▸ Что нужно сделать:
Выберите в записях все строки, где встречается слово «point», и перепишите их.
---------- Раздел данных
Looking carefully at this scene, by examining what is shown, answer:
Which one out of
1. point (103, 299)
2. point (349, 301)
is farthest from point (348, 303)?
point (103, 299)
--------------------
▸ Ответ ниже:
1. point (103, 299)
2. point (349, 301)
is farthest from point (348, 303)?
point (103, 299)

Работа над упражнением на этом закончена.